Derrière la maison de vacances, un grand jardin s’étendait. Posté, au centre, un chêne noble. Il était haut. Bien plus que moi. Bien plus que mon père.                                                                                       

D’un accord silencieux, on l’appelait L’arbre des enfants. Nos gambettes escaladaient les branches, et on s’asseyait sur l’une d’elles, faisant fendre l’air de nos petites bottes. 

Quand j’étais adolescente, Il a été rebaptisé l’arbre aux secrets. De la fenêtre, on voyait les adultes se disputer, leurs lèvres remuées bien trop fort. Des fois, ils s’embrassaient.
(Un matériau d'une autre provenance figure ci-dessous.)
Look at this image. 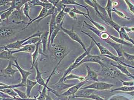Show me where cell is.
<instances>
[{
  "label": "cell",
  "instance_id": "1",
  "mask_svg": "<svg viewBox=\"0 0 134 100\" xmlns=\"http://www.w3.org/2000/svg\"><path fill=\"white\" fill-rule=\"evenodd\" d=\"M34 67L35 68L36 72V81L37 83L39 84L40 86H43L44 87H47L49 92H51L52 93H53L54 95H55L57 93V91H56L55 90H53L52 88H51V87H49L48 86V84L51 78L52 77L53 75L55 73V72H56L55 70H53L52 72L51 73V74L49 75V76L48 77V79H47L46 83H45L43 77H42V75L44 74V73H46V72H41L40 71L38 68V63L37 62H36V63L35 64Z\"/></svg>",
  "mask_w": 134,
  "mask_h": 100
},
{
  "label": "cell",
  "instance_id": "2",
  "mask_svg": "<svg viewBox=\"0 0 134 100\" xmlns=\"http://www.w3.org/2000/svg\"><path fill=\"white\" fill-rule=\"evenodd\" d=\"M94 44H94V43L92 40L91 44H90L89 47L87 49V51H85L81 55H79V56L78 57L76 58V60H75L74 62L73 63L71 64V65L69 66V67L67 68L66 70H65L64 73L63 75V77H62V78L60 79V80H62V81H63L64 79V78L66 77L67 75L71 73V72L73 70L76 68L77 65L78 63H79L86 56H87L88 55L90 54L91 50L93 48Z\"/></svg>",
  "mask_w": 134,
  "mask_h": 100
},
{
  "label": "cell",
  "instance_id": "3",
  "mask_svg": "<svg viewBox=\"0 0 134 100\" xmlns=\"http://www.w3.org/2000/svg\"><path fill=\"white\" fill-rule=\"evenodd\" d=\"M42 33V32L38 31L36 33H35L34 34H32V35L29 36L28 38L24 39L21 40H16L15 42L7 44L5 46H1V49H9V50L12 49H16L18 50L22 47L23 44L27 40L31 38H33V37H40Z\"/></svg>",
  "mask_w": 134,
  "mask_h": 100
},
{
  "label": "cell",
  "instance_id": "4",
  "mask_svg": "<svg viewBox=\"0 0 134 100\" xmlns=\"http://www.w3.org/2000/svg\"><path fill=\"white\" fill-rule=\"evenodd\" d=\"M115 86H116V85L114 84H110L102 82H94L91 85L81 88L79 90L90 89L98 91H103L110 90Z\"/></svg>",
  "mask_w": 134,
  "mask_h": 100
},
{
  "label": "cell",
  "instance_id": "5",
  "mask_svg": "<svg viewBox=\"0 0 134 100\" xmlns=\"http://www.w3.org/2000/svg\"><path fill=\"white\" fill-rule=\"evenodd\" d=\"M61 29L63 32L67 34L72 40L77 42L79 44L81 45L83 49L85 51H87V49L86 48L85 44L83 43V42L79 36L76 33L74 30V25H72V28L71 30L67 29L64 28L63 26L61 28Z\"/></svg>",
  "mask_w": 134,
  "mask_h": 100
},
{
  "label": "cell",
  "instance_id": "6",
  "mask_svg": "<svg viewBox=\"0 0 134 100\" xmlns=\"http://www.w3.org/2000/svg\"><path fill=\"white\" fill-rule=\"evenodd\" d=\"M100 66L102 72L106 76H108L113 78L122 76V73L118 69H114L109 67L104 63Z\"/></svg>",
  "mask_w": 134,
  "mask_h": 100
},
{
  "label": "cell",
  "instance_id": "7",
  "mask_svg": "<svg viewBox=\"0 0 134 100\" xmlns=\"http://www.w3.org/2000/svg\"><path fill=\"white\" fill-rule=\"evenodd\" d=\"M83 22H84V25L89 30L93 32L95 34L97 35L101 39L104 40V41H105V40H108V39L110 38V34H109L107 32H103V31L98 30L96 27L89 24L87 22H86V21H84Z\"/></svg>",
  "mask_w": 134,
  "mask_h": 100
},
{
  "label": "cell",
  "instance_id": "8",
  "mask_svg": "<svg viewBox=\"0 0 134 100\" xmlns=\"http://www.w3.org/2000/svg\"><path fill=\"white\" fill-rule=\"evenodd\" d=\"M81 32L82 33L85 34V35L87 36L88 37H89L92 40L94 43V44H96V45L98 48L99 51H100L101 55H102V56H103V55H110V56H114V55H115L112 53L107 48H106L105 47L102 45L100 43L97 42L88 33H87V32H85V31H81Z\"/></svg>",
  "mask_w": 134,
  "mask_h": 100
},
{
  "label": "cell",
  "instance_id": "9",
  "mask_svg": "<svg viewBox=\"0 0 134 100\" xmlns=\"http://www.w3.org/2000/svg\"><path fill=\"white\" fill-rule=\"evenodd\" d=\"M88 82V81L86 80L83 81L81 82L78 84H76L74 86L68 89V90H67L65 92L59 95V96L68 97L75 95L78 91L81 89L82 86Z\"/></svg>",
  "mask_w": 134,
  "mask_h": 100
},
{
  "label": "cell",
  "instance_id": "10",
  "mask_svg": "<svg viewBox=\"0 0 134 100\" xmlns=\"http://www.w3.org/2000/svg\"><path fill=\"white\" fill-rule=\"evenodd\" d=\"M87 62L96 63L99 64L100 66L103 63L102 61L101 58L99 56L91 55L89 54L87 56H86L77 65L76 68L82 64Z\"/></svg>",
  "mask_w": 134,
  "mask_h": 100
},
{
  "label": "cell",
  "instance_id": "11",
  "mask_svg": "<svg viewBox=\"0 0 134 100\" xmlns=\"http://www.w3.org/2000/svg\"><path fill=\"white\" fill-rule=\"evenodd\" d=\"M24 16L22 10L21 9L19 10H14L10 18L12 23L19 24L24 22Z\"/></svg>",
  "mask_w": 134,
  "mask_h": 100
},
{
  "label": "cell",
  "instance_id": "12",
  "mask_svg": "<svg viewBox=\"0 0 134 100\" xmlns=\"http://www.w3.org/2000/svg\"><path fill=\"white\" fill-rule=\"evenodd\" d=\"M14 62L15 64H13L12 65L17 68V70H18L21 75V82L24 85H26L28 78L32 73L30 71H26L23 69L19 65L17 62V60H16Z\"/></svg>",
  "mask_w": 134,
  "mask_h": 100
},
{
  "label": "cell",
  "instance_id": "13",
  "mask_svg": "<svg viewBox=\"0 0 134 100\" xmlns=\"http://www.w3.org/2000/svg\"><path fill=\"white\" fill-rule=\"evenodd\" d=\"M30 1L25 0H15L12 1L8 9L4 10V11L9 10H20L22 6H24L26 3L29 2Z\"/></svg>",
  "mask_w": 134,
  "mask_h": 100
},
{
  "label": "cell",
  "instance_id": "14",
  "mask_svg": "<svg viewBox=\"0 0 134 100\" xmlns=\"http://www.w3.org/2000/svg\"><path fill=\"white\" fill-rule=\"evenodd\" d=\"M31 5L33 6H40L42 8H45L47 10L53 8L54 7L48 1H41V0H34L30 1V2Z\"/></svg>",
  "mask_w": 134,
  "mask_h": 100
},
{
  "label": "cell",
  "instance_id": "15",
  "mask_svg": "<svg viewBox=\"0 0 134 100\" xmlns=\"http://www.w3.org/2000/svg\"><path fill=\"white\" fill-rule=\"evenodd\" d=\"M12 61H9L7 67L3 70L1 71V73L3 75L9 77H14L16 73L19 72L18 70H16L12 68Z\"/></svg>",
  "mask_w": 134,
  "mask_h": 100
},
{
  "label": "cell",
  "instance_id": "16",
  "mask_svg": "<svg viewBox=\"0 0 134 100\" xmlns=\"http://www.w3.org/2000/svg\"><path fill=\"white\" fill-rule=\"evenodd\" d=\"M84 2L87 5L90 6L93 8L96 11V14L102 19L104 16L100 12V9L101 6L98 4L97 1H93H93L86 0V1H84Z\"/></svg>",
  "mask_w": 134,
  "mask_h": 100
},
{
  "label": "cell",
  "instance_id": "17",
  "mask_svg": "<svg viewBox=\"0 0 134 100\" xmlns=\"http://www.w3.org/2000/svg\"><path fill=\"white\" fill-rule=\"evenodd\" d=\"M3 51L0 54V58L2 60H8L9 61H15L17 60V58L12 53L11 50L4 49Z\"/></svg>",
  "mask_w": 134,
  "mask_h": 100
},
{
  "label": "cell",
  "instance_id": "18",
  "mask_svg": "<svg viewBox=\"0 0 134 100\" xmlns=\"http://www.w3.org/2000/svg\"><path fill=\"white\" fill-rule=\"evenodd\" d=\"M59 13L58 11L56 8H55V12L54 14L52 15V18L50 20V22L49 23V36L48 41V44L49 43V40H50V38H51V35H52V33L55 30V29L57 28V24L56 23V18L57 15Z\"/></svg>",
  "mask_w": 134,
  "mask_h": 100
},
{
  "label": "cell",
  "instance_id": "19",
  "mask_svg": "<svg viewBox=\"0 0 134 100\" xmlns=\"http://www.w3.org/2000/svg\"><path fill=\"white\" fill-rule=\"evenodd\" d=\"M64 81L60 82H58L54 85H53L49 87L55 90L56 91L61 92L66 89H69V88L76 84H66L64 83Z\"/></svg>",
  "mask_w": 134,
  "mask_h": 100
},
{
  "label": "cell",
  "instance_id": "20",
  "mask_svg": "<svg viewBox=\"0 0 134 100\" xmlns=\"http://www.w3.org/2000/svg\"><path fill=\"white\" fill-rule=\"evenodd\" d=\"M36 48V45L33 44V45H26L22 46L20 49L15 50H11V52L12 54L20 52H24L32 54Z\"/></svg>",
  "mask_w": 134,
  "mask_h": 100
},
{
  "label": "cell",
  "instance_id": "21",
  "mask_svg": "<svg viewBox=\"0 0 134 100\" xmlns=\"http://www.w3.org/2000/svg\"><path fill=\"white\" fill-rule=\"evenodd\" d=\"M105 41L115 50L118 57L121 58L123 57V52H124V50H123V47H122L123 45L116 43H113L108 39Z\"/></svg>",
  "mask_w": 134,
  "mask_h": 100
},
{
  "label": "cell",
  "instance_id": "22",
  "mask_svg": "<svg viewBox=\"0 0 134 100\" xmlns=\"http://www.w3.org/2000/svg\"><path fill=\"white\" fill-rule=\"evenodd\" d=\"M87 75L86 77V80L89 81H93L94 82H98V75L95 71L92 70L88 65H87L86 66Z\"/></svg>",
  "mask_w": 134,
  "mask_h": 100
},
{
  "label": "cell",
  "instance_id": "23",
  "mask_svg": "<svg viewBox=\"0 0 134 100\" xmlns=\"http://www.w3.org/2000/svg\"><path fill=\"white\" fill-rule=\"evenodd\" d=\"M14 34L13 30L9 27L2 26L1 27L0 36L1 38H10Z\"/></svg>",
  "mask_w": 134,
  "mask_h": 100
},
{
  "label": "cell",
  "instance_id": "24",
  "mask_svg": "<svg viewBox=\"0 0 134 100\" xmlns=\"http://www.w3.org/2000/svg\"><path fill=\"white\" fill-rule=\"evenodd\" d=\"M70 52H66V51H53V58L54 59L58 60L57 66H59V64L61 63L62 60H63L64 58L68 55L69 53Z\"/></svg>",
  "mask_w": 134,
  "mask_h": 100
},
{
  "label": "cell",
  "instance_id": "25",
  "mask_svg": "<svg viewBox=\"0 0 134 100\" xmlns=\"http://www.w3.org/2000/svg\"><path fill=\"white\" fill-rule=\"evenodd\" d=\"M48 11V10H47V9H45V8H42L41 10L40 11V13H39L38 16L36 17V18L32 20L31 21L29 22L28 24H27L26 26L24 27V28L22 29V30H25L30 25L31 23H32L34 22V21H36L37 23H39V22L41 21V20L44 17V16L46 14Z\"/></svg>",
  "mask_w": 134,
  "mask_h": 100
},
{
  "label": "cell",
  "instance_id": "26",
  "mask_svg": "<svg viewBox=\"0 0 134 100\" xmlns=\"http://www.w3.org/2000/svg\"><path fill=\"white\" fill-rule=\"evenodd\" d=\"M49 36V31H44L43 33H42L40 36L41 44L43 47L42 52L43 54H44V53L46 52L47 50V44L48 41Z\"/></svg>",
  "mask_w": 134,
  "mask_h": 100
},
{
  "label": "cell",
  "instance_id": "27",
  "mask_svg": "<svg viewBox=\"0 0 134 100\" xmlns=\"http://www.w3.org/2000/svg\"><path fill=\"white\" fill-rule=\"evenodd\" d=\"M64 21L59 25H57V28L55 29V30L52 33V35H51V38H50V40H49V43L48 44V46L49 48H50V47H52L54 44V39L57 37V35L58 34L59 32L62 30L61 28L63 26V24Z\"/></svg>",
  "mask_w": 134,
  "mask_h": 100
},
{
  "label": "cell",
  "instance_id": "28",
  "mask_svg": "<svg viewBox=\"0 0 134 100\" xmlns=\"http://www.w3.org/2000/svg\"><path fill=\"white\" fill-rule=\"evenodd\" d=\"M102 20L104 21H105V22L108 25L110 26L111 27L113 28L118 33H119L122 27L119 25L116 22L114 21L113 20L110 19L108 16V18L105 17V16H104Z\"/></svg>",
  "mask_w": 134,
  "mask_h": 100
},
{
  "label": "cell",
  "instance_id": "29",
  "mask_svg": "<svg viewBox=\"0 0 134 100\" xmlns=\"http://www.w3.org/2000/svg\"><path fill=\"white\" fill-rule=\"evenodd\" d=\"M111 64V65H112V66H114V67L116 68L118 70H120V72L121 73L125 74V75H126V76L130 77L131 78H132V79H134V75L131 74V73L128 71V70L126 69L125 66L122 65V64H120V63H117V64H116V65H115V64H113V63H112Z\"/></svg>",
  "mask_w": 134,
  "mask_h": 100
},
{
  "label": "cell",
  "instance_id": "30",
  "mask_svg": "<svg viewBox=\"0 0 134 100\" xmlns=\"http://www.w3.org/2000/svg\"><path fill=\"white\" fill-rule=\"evenodd\" d=\"M41 44V42H39L38 43L36 44V48L34 52L31 54V57H32V64L30 69H32L34 67L35 64L37 62V60L39 56V46L40 44Z\"/></svg>",
  "mask_w": 134,
  "mask_h": 100
},
{
  "label": "cell",
  "instance_id": "31",
  "mask_svg": "<svg viewBox=\"0 0 134 100\" xmlns=\"http://www.w3.org/2000/svg\"><path fill=\"white\" fill-rule=\"evenodd\" d=\"M37 83L36 81H33L32 80L27 79L26 81V93L27 97L29 98L30 97V94L32 89L34 88V87L37 85Z\"/></svg>",
  "mask_w": 134,
  "mask_h": 100
},
{
  "label": "cell",
  "instance_id": "32",
  "mask_svg": "<svg viewBox=\"0 0 134 100\" xmlns=\"http://www.w3.org/2000/svg\"><path fill=\"white\" fill-rule=\"evenodd\" d=\"M62 1V3L65 5H73L79 6L84 8L86 10L88 14H89V10L87 8V7L78 3L74 0H63V1Z\"/></svg>",
  "mask_w": 134,
  "mask_h": 100
},
{
  "label": "cell",
  "instance_id": "33",
  "mask_svg": "<svg viewBox=\"0 0 134 100\" xmlns=\"http://www.w3.org/2000/svg\"><path fill=\"white\" fill-rule=\"evenodd\" d=\"M86 18L90 21L93 24V25L95 26V27L97 28V29H98V30L100 31H103V32H106V31L107 30V28L105 26L100 24L98 22L94 21L92 19V18H91L90 15L88 16H87Z\"/></svg>",
  "mask_w": 134,
  "mask_h": 100
},
{
  "label": "cell",
  "instance_id": "34",
  "mask_svg": "<svg viewBox=\"0 0 134 100\" xmlns=\"http://www.w3.org/2000/svg\"><path fill=\"white\" fill-rule=\"evenodd\" d=\"M30 1L29 2L26 3L24 6L23 9H22V11H23V14L25 16H26V18L29 19V22H30L32 20L31 17H30L29 15V12L30 11V8H31V4L30 3Z\"/></svg>",
  "mask_w": 134,
  "mask_h": 100
},
{
  "label": "cell",
  "instance_id": "35",
  "mask_svg": "<svg viewBox=\"0 0 134 100\" xmlns=\"http://www.w3.org/2000/svg\"><path fill=\"white\" fill-rule=\"evenodd\" d=\"M110 38L114 40V42L119 44H121L122 45H125L127 46H130V47H133L134 45L131 43H128L126 42L125 40H123L120 38H117L115 36H114L113 35H110Z\"/></svg>",
  "mask_w": 134,
  "mask_h": 100
},
{
  "label": "cell",
  "instance_id": "36",
  "mask_svg": "<svg viewBox=\"0 0 134 100\" xmlns=\"http://www.w3.org/2000/svg\"><path fill=\"white\" fill-rule=\"evenodd\" d=\"M113 8V2H112V1H110V0L107 1L106 5L104 9H105V10L106 11L108 17L111 20H113L112 19V15Z\"/></svg>",
  "mask_w": 134,
  "mask_h": 100
},
{
  "label": "cell",
  "instance_id": "37",
  "mask_svg": "<svg viewBox=\"0 0 134 100\" xmlns=\"http://www.w3.org/2000/svg\"><path fill=\"white\" fill-rule=\"evenodd\" d=\"M67 6H66L61 11H59L57 15L56 18V21L57 25L60 24L64 20V17L67 14L64 11V8Z\"/></svg>",
  "mask_w": 134,
  "mask_h": 100
},
{
  "label": "cell",
  "instance_id": "38",
  "mask_svg": "<svg viewBox=\"0 0 134 100\" xmlns=\"http://www.w3.org/2000/svg\"><path fill=\"white\" fill-rule=\"evenodd\" d=\"M1 90H4V89H7V88H12V89H14V88H16L17 87H26V85H24L23 83L20 82L19 84H16V85H8L7 84H4L2 82H1Z\"/></svg>",
  "mask_w": 134,
  "mask_h": 100
},
{
  "label": "cell",
  "instance_id": "39",
  "mask_svg": "<svg viewBox=\"0 0 134 100\" xmlns=\"http://www.w3.org/2000/svg\"><path fill=\"white\" fill-rule=\"evenodd\" d=\"M14 11L12 10L1 11V12H0L1 22L4 21L5 20L8 21Z\"/></svg>",
  "mask_w": 134,
  "mask_h": 100
},
{
  "label": "cell",
  "instance_id": "40",
  "mask_svg": "<svg viewBox=\"0 0 134 100\" xmlns=\"http://www.w3.org/2000/svg\"><path fill=\"white\" fill-rule=\"evenodd\" d=\"M71 79H77L79 80L80 82H82L86 80V77H81V76H78L72 73H70L67 75L66 77L64 78L63 81H66L68 80H71Z\"/></svg>",
  "mask_w": 134,
  "mask_h": 100
},
{
  "label": "cell",
  "instance_id": "41",
  "mask_svg": "<svg viewBox=\"0 0 134 100\" xmlns=\"http://www.w3.org/2000/svg\"><path fill=\"white\" fill-rule=\"evenodd\" d=\"M119 33L120 38L121 39L123 40H127L129 42L131 39L129 37L127 32L125 29L124 27H121Z\"/></svg>",
  "mask_w": 134,
  "mask_h": 100
},
{
  "label": "cell",
  "instance_id": "42",
  "mask_svg": "<svg viewBox=\"0 0 134 100\" xmlns=\"http://www.w3.org/2000/svg\"><path fill=\"white\" fill-rule=\"evenodd\" d=\"M41 41L40 37H35L30 39L29 40L26 41L23 44V46L26 45H36L39 42Z\"/></svg>",
  "mask_w": 134,
  "mask_h": 100
},
{
  "label": "cell",
  "instance_id": "43",
  "mask_svg": "<svg viewBox=\"0 0 134 100\" xmlns=\"http://www.w3.org/2000/svg\"><path fill=\"white\" fill-rule=\"evenodd\" d=\"M1 92L5 93L7 95H8L11 97H12L13 98L17 97L18 95L17 93L12 88H7L4 90H1Z\"/></svg>",
  "mask_w": 134,
  "mask_h": 100
},
{
  "label": "cell",
  "instance_id": "44",
  "mask_svg": "<svg viewBox=\"0 0 134 100\" xmlns=\"http://www.w3.org/2000/svg\"><path fill=\"white\" fill-rule=\"evenodd\" d=\"M116 91H121L124 92H131L134 91V86H124L118 87L116 89L111 90V92Z\"/></svg>",
  "mask_w": 134,
  "mask_h": 100
},
{
  "label": "cell",
  "instance_id": "45",
  "mask_svg": "<svg viewBox=\"0 0 134 100\" xmlns=\"http://www.w3.org/2000/svg\"><path fill=\"white\" fill-rule=\"evenodd\" d=\"M80 97L82 98H87V99H91L94 100H105V99L100 97L98 95H90L87 96H84Z\"/></svg>",
  "mask_w": 134,
  "mask_h": 100
},
{
  "label": "cell",
  "instance_id": "46",
  "mask_svg": "<svg viewBox=\"0 0 134 100\" xmlns=\"http://www.w3.org/2000/svg\"><path fill=\"white\" fill-rule=\"evenodd\" d=\"M112 11H113L115 12V13L116 14L119 16H120V17L124 18V19H125L127 20H130V18L128 17V16H126L123 12L118 10L116 9L115 7H113Z\"/></svg>",
  "mask_w": 134,
  "mask_h": 100
},
{
  "label": "cell",
  "instance_id": "47",
  "mask_svg": "<svg viewBox=\"0 0 134 100\" xmlns=\"http://www.w3.org/2000/svg\"><path fill=\"white\" fill-rule=\"evenodd\" d=\"M13 89L17 93L18 96L20 98H21V99H25V98H28L27 95H26V93L25 92L18 90V89H16V88H14Z\"/></svg>",
  "mask_w": 134,
  "mask_h": 100
},
{
  "label": "cell",
  "instance_id": "48",
  "mask_svg": "<svg viewBox=\"0 0 134 100\" xmlns=\"http://www.w3.org/2000/svg\"><path fill=\"white\" fill-rule=\"evenodd\" d=\"M71 10L72 11H73L74 12V13L76 14L77 15H80L83 16L85 18H86L87 16H88L90 15L88 14L87 13L86 14V13H84V12L80 10L77 9L75 7H74L72 9H71Z\"/></svg>",
  "mask_w": 134,
  "mask_h": 100
},
{
  "label": "cell",
  "instance_id": "49",
  "mask_svg": "<svg viewBox=\"0 0 134 100\" xmlns=\"http://www.w3.org/2000/svg\"><path fill=\"white\" fill-rule=\"evenodd\" d=\"M123 57L124 58L129 61H132L134 60V55L129 54L125 51L123 52Z\"/></svg>",
  "mask_w": 134,
  "mask_h": 100
},
{
  "label": "cell",
  "instance_id": "50",
  "mask_svg": "<svg viewBox=\"0 0 134 100\" xmlns=\"http://www.w3.org/2000/svg\"><path fill=\"white\" fill-rule=\"evenodd\" d=\"M125 2L128 5L129 10L134 15V4L129 1H125Z\"/></svg>",
  "mask_w": 134,
  "mask_h": 100
},
{
  "label": "cell",
  "instance_id": "51",
  "mask_svg": "<svg viewBox=\"0 0 134 100\" xmlns=\"http://www.w3.org/2000/svg\"><path fill=\"white\" fill-rule=\"evenodd\" d=\"M120 81L122 83L124 86H134V81H124L121 80H120Z\"/></svg>",
  "mask_w": 134,
  "mask_h": 100
},
{
  "label": "cell",
  "instance_id": "52",
  "mask_svg": "<svg viewBox=\"0 0 134 100\" xmlns=\"http://www.w3.org/2000/svg\"><path fill=\"white\" fill-rule=\"evenodd\" d=\"M12 1L7 0H1L0 1V6H5L6 5H10Z\"/></svg>",
  "mask_w": 134,
  "mask_h": 100
},
{
  "label": "cell",
  "instance_id": "53",
  "mask_svg": "<svg viewBox=\"0 0 134 100\" xmlns=\"http://www.w3.org/2000/svg\"><path fill=\"white\" fill-rule=\"evenodd\" d=\"M68 14L69 16H70L71 18L72 19H73L74 20L77 19L76 14H75L74 12L72 11L71 10V11Z\"/></svg>",
  "mask_w": 134,
  "mask_h": 100
},
{
  "label": "cell",
  "instance_id": "54",
  "mask_svg": "<svg viewBox=\"0 0 134 100\" xmlns=\"http://www.w3.org/2000/svg\"><path fill=\"white\" fill-rule=\"evenodd\" d=\"M125 29L127 31L129 32H134V27H131V28H128V27H124Z\"/></svg>",
  "mask_w": 134,
  "mask_h": 100
},
{
  "label": "cell",
  "instance_id": "55",
  "mask_svg": "<svg viewBox=\"0 0 134 100\" xmlns=\"http://www.w3.org/2000/svg\"><path fill=\"white\" fill-rule=\"evenodd\" d=\"M71 9L69 7H67V6L64 8V11L66 14H68L70 11H71Z\"/></svg>",
  "mask_w": 134,
  "mask_h": 100
},
{
  "label": "cell",
  "instance_id": "56",
  "mask_svg": "<svg viewBox=\"0 0 134 100\" xmlns=\"http://www.w3.org/2000/svg\"><path fill=\"white\" fill-rule=\"evenodd\" d=\"M1 100H16L14 99L12 97L10 96L7 98H1Z\"/></svg>",
  "mask_w": 134,
  "mask_h": 100
},
{
  "label": "cell",
  "instance_id": "57",
  "mask_svg": "<svg viewBox=\"0 0 134 100\" xmlns=\"http://www.w3.org/2000/svg\"><path fill=\"white\" fill-rule=\"evenodd\" d=\"M45 100H53L51 97L50 96V95H49V92L48 95H47L46 99Z\"/></svg>",
  "mask_w": 134,
  "mask_h": 100
},
{
  "label": "cell",
  "instance_id": "58",
  "mask_svg": "<svg viewBox=\"0 0 134 100\" xmlns=\"http://www.w3.org/2000/svg\"><path fill=\"white\" fill-rule=\"evenodd\" d=\"M110 100H120L119 98L117 97L114 96V97L111 98Z\"/></svg>",
  "mask_w": 134,
  "mask_h": 100
},
{
  "label": "cell",
  "instance_id": "59",
  "mask_svg": "<svg viewBox=\"0 0 134 100\" xmlns=\"http://www.w3.org/2000/svg\"><path fill=\"white\" fill-rule=\"evenodd\" d=\"M129 42H130L132 44H133V45L134 46V40L132 39H131L130 40V41Z\"/></svg>",
  "mask_w": 134,
  "mask_h": 100
},
{
  "label": "cell",
  "instance_id": "60",
  "mask_svg": "<svg viewBox=\"0 0 134 100\" xmlns=\"http://www.w3.org/2000/svg\"><path fill=\"white\" fill-rule=\"evenodd\" d=\"M113 4V5H114V6H117L118 4V2H114Z\"/></svg>",
  "mask_w": 134,
  "mask_h": 100
},
{
  "label": "cell",
  "instance_id": "61",
  "mask_svg": "<svg viewBox=\"0 0 134 100\" xmlns=\"http://www.w3.org/2000/svg\"><path fill=\"white\" fill-rule=\"evenodd\" d=\"M54 68V69H53V70H55V71H56V70H57V68ZM57 93H58V92H57V93H56V94H55V95H57Z\"/></svg>",
  "mask_w": 134,
  "mask_h": 100
},
{
  "label": "cell",
  "instance_id": "62",
  "mask_svg": "<svg viewBox=\"0 0 134 100\" xmlns=\"http://www.w3.org/2000/svg\"><path fill=\"white\" fill-rule=\"evenodd\" d=\"M68 100H69V99H68Z\"/></svg>",
  "mask_w": 134,
  "mask_h": 100
},
{
  "label": "cell",
  "instance_id": "63",
  "mask_svg": "<svg viewBox=\"0 0 134 100\" xmlns=\"http://www.w3.org/2000/svg\"></svg>",
  "mask_w": 134,
  "mask_h": 100
}]
</instances>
D’autres, ils gloussaient.                                                                                                                                 Quelques fois inattendues. Ma mère, un ami, cachés derrière le chêne. On ne savait jamais ce qu’ils se disaient. 

Puis, un jour, j’étais adulte. C’est devenu l’arbre des confidences. Désormais, je gardai les secrets.                 Et les petits nous observaient par la baie vitrée. Sans doute que, pour eux, ce fut toujours l’arbre des enfants. J’ai compris ce que les grands y faisaient, avant. J’y est été avec des copains. Des amis. Des amis qui sont devenus des copains. On s’est beaucoup enlacés, on a beaucoup ri, et parfois on s’est disputés. Nos lèvres remuaient, et on se cachait. 

Puis j’ai grandi. L’arbre, lui, a rétréci.

Un matin, alors que j’étais encore adulte, ils l’ont coupé. 

Pour épurer nous ont-ils dit. 

Moi je pense qu’il avait trop bien vieillit. Mieux qu’eux. Et que c’était leur coeur, leurs fautes, leurs secrets, tout ce qu’ils avaient fait, qu’ils voulaient épurer.